(Spatial reasoning question data)
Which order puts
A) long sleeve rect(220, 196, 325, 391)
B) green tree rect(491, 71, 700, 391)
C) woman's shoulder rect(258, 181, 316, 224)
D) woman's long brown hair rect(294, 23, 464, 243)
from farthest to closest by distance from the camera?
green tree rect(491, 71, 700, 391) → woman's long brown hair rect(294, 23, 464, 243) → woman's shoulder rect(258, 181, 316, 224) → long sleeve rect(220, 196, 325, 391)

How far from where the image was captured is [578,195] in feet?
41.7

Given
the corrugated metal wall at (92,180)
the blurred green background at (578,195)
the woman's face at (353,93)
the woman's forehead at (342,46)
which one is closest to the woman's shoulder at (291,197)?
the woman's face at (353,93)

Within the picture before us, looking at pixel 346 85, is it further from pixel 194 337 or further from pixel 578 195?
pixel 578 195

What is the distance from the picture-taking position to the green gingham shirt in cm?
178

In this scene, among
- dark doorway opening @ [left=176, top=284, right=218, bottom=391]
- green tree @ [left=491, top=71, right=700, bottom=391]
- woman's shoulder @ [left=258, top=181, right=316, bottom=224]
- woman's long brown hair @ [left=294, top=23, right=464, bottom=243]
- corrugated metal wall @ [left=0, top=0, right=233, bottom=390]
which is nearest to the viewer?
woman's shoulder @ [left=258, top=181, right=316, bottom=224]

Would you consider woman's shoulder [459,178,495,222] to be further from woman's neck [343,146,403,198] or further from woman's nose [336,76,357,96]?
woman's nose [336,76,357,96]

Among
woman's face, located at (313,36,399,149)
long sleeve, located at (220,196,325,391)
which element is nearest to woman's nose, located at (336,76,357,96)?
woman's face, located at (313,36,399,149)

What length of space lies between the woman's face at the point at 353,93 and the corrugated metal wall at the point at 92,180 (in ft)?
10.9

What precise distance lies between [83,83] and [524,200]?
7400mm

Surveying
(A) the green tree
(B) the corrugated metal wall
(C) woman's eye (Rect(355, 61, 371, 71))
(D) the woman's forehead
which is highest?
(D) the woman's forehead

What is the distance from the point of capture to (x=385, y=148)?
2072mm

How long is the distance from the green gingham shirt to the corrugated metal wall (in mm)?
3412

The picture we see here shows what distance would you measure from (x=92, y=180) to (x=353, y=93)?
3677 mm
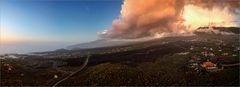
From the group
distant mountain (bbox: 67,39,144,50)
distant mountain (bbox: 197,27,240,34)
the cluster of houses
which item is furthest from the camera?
distant mountain (bbox: 197,27,240,34)

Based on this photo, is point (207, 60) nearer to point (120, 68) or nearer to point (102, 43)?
point (120, 68)

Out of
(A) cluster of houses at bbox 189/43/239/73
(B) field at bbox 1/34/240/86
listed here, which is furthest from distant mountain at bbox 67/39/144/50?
(A) cluster of houses at bbox 189/43/239/73

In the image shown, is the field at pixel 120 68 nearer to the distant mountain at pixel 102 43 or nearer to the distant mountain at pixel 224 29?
the distant mountain at pixel 102 43

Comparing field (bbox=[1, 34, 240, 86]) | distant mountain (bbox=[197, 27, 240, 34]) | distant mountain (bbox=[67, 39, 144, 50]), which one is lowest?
field (bbox=[1, 34, 240, 86])

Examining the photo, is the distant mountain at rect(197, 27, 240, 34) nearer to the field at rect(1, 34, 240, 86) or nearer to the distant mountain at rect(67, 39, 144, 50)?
the field at rect(1, 34, 240, 86)

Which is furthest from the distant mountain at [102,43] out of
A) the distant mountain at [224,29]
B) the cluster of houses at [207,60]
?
the distant mountain at [224,29]

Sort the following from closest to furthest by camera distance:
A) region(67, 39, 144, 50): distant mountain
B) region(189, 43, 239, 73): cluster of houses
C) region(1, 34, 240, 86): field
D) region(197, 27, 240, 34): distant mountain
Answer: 1. region(1, 34, 240, 86): field
2. region(189, 43, 239, 73): cluster of houses
3. region(67, 39, 144, 50): distant mountain
4. region(197, 27, 240, 34): distant mountain

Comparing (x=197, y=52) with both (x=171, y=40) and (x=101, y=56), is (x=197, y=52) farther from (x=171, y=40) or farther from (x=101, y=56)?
(x=101, y=56)

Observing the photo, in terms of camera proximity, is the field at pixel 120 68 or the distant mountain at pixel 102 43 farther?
the distant mountain at pixel 102 43
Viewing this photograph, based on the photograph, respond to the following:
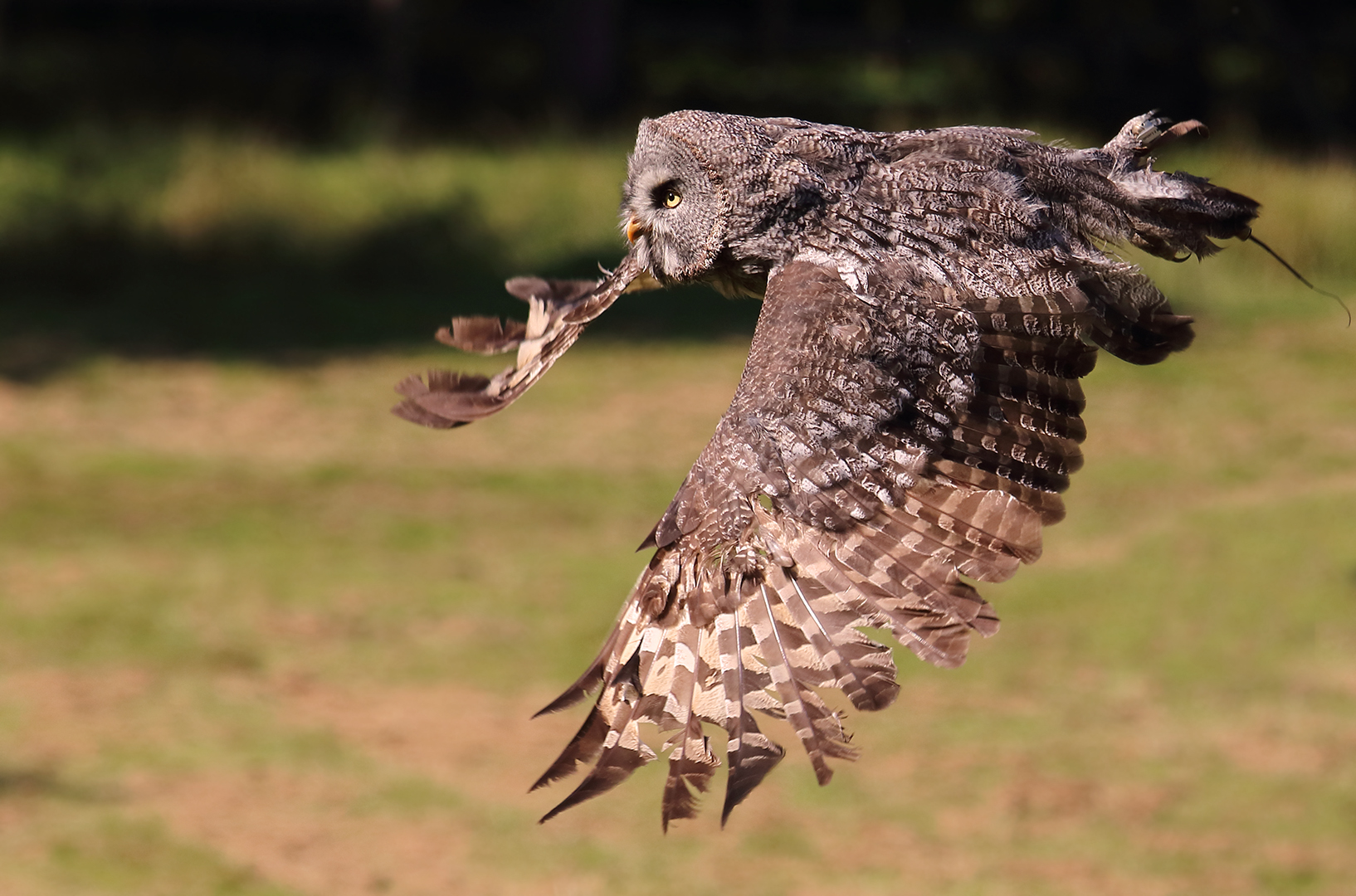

__STATED GOAL__
Update every item above by replacing "corrugated metal wall" with "ribbed metal wall" and changing nothing else. Leave the pictures out of your answer.

__FINAL RESULT__
Which order puts
A) long sleeve rect(220, 196, 325, 391)
B) green tree rect(491, 71, 700, 391)
C) woman's shoulder rect(258, 181, 316, 224)
D) woman's long brown hair rect(294, 23, 464, 243)
from farthest to closest by distance from the camera?
green tree rect(491, 71, 700, 391) → woman's long brown hair rect(294, 23, 464, 243) → woman's shoulder rect(258, 181, 316, 224) → long sleeve rect(220, 196, 325, 391)

How far from where the image was captured is [578,195] in feet?
41.7

Given
the ribbed metal wall at (92,180)
the blurred green background at (578,195)
the woman's face at (353,93)
the woman's forehead at (342,46)
which one is closest to the woman's shoulder at (291,197)?
the woman's face at (353,93)

Within the picture before us, looking at pixel 346 85, is it further from pixel 194 337 or further from pixel 578 195?
pixel 578 195

What is the distance from the picture-taking position to the green gingham shirt in cm?
178

In this scene, among
- dark doorway opening @ [left=176, top=284, right=218, bottom=391]
- green tree @ [left=491, top=71, right=700, bottom=391]
- woman's shoulder @ [left=258, top=181, right=316, bottom=224]
- woman's long brown hair @ [left=294, top=23, right=464, bottom=243]
- ribbed metal wall @ [left=0, top=0, right=233, bottom=390]
which is nearest to the viewer?
woman's shoulder @ [left=258, top=181, right=316, bottom=224]

Would you consider woman's shoulder [459,178,495,222] to be further from woman's neck [343,146,403,198] or further from woman's nose [336,76,357,96]?
woman's nose [336,76,357,96]

Among
woman's face, located at (313,36,399,149)
long sleeve, located at (220,196,325,391)
which element is nearest to woman's nose, located at (336,76,357,96)?
woman's face, located at (313,36,399,149)

What length of space lies between the woman's face at the point at 353,93 and the ribbed metal wall at the point at 92,180 (in ft)?
10.9

What precise distance lies between [83,83] and [524,200]?
7400mm

Surveying
(A) the green tree
(B) the ribbed metal wall
(C) woman's eye (Rect(355, 61, 371, 71))
(D) the woman's forehead
which is highest?
(D) the woman's forehead

What is the distance from the point of capture to (x=385, y=148)?
2072mm

How long is the distance from the green gingham shirt to the ribbed metal wall (in mm)?
3412

The picture we see here shows what distance would you measure from (x=92, y=180) to (x=353, y=93)?
3677 mm
From the group
distant mountain (bbox: 67,39,144,50)
distant mountain (bbox: 197,27,240,34)
the cluster of houses
which item is furthest from the camera?
distant mountain (bbox: 197,27,240,34)

Based on this photo, is point (207, 60) nearer to point (120, 68) or nearer to point (102, 43)?
point (120, 68)

Out of
(A) cluster of houses at bbox 189/43/239/73
(B) field at bbox 1/34/240/86
listed here, which is furthest from distant mountain at bbox 67/39/144/50?
(A) cluster of houses at bbox 189/43/239/73

In the image shown, is the field at pixel 120 68 nearer to the distant mountain at pixel 102 43 or nearer to the distant mountain at pixel 224 29?
the distant mountain at pixel 102 43

Comparing field (bbox=[1, 34, 240, 86]) | distant mountain (bbox=[197, 27, 240, 34]) | distant mountain (bbox=[67, 39, 144, 50]), which one is lowest?
field (bbox=[1, 34, 240, 86])

Examining the photo, is the distant mountain at rect(197, 27, 240, 34) nearer to the field at rect(1, 34, 240, 86) or nearer to the distant mountain at rect(67, 39, 144, 50)?
the field at rect(1, 34, 240, 86)

Which is furthest from the distant mountain at [102,43] out of
A) the distant mountain at [224,29]
B) the cluster of houses at [207,60]
?
the distant mountain at [224,29]

Sort the following from closest to furthest by camera distance:
A) region(67, 39, 144, 50): distant mountain
B) region(189, 43, 239, 73): cluster of houses
C) region(1, 34, 240, 86): field
D) region(197, 27, 240, 34): distant mountain
Answer: 1. region(1, 34, 240, 86): field
2. region(189, 43, 239, 73): cluster of houses
3. region(67, 39, 144, 50): distant mountain
4. region(197, 27, 240, 34): distant mountain

Comparing (x=197, y=52) with both (x=171, y=40) and (x=101, y=56), is (x=197, y=52) farther from (x=171, y=40) or farther from (x=101, y=56)?
(x=101, y=56)

Observing the photo, in terms of camera proximity, is the field at pixel 120 68 or the distant mountain at pixel 102 43 farther?
the distant mountain at pixel 102 43
Viewing this photograph, based on the photograph, respond to the following:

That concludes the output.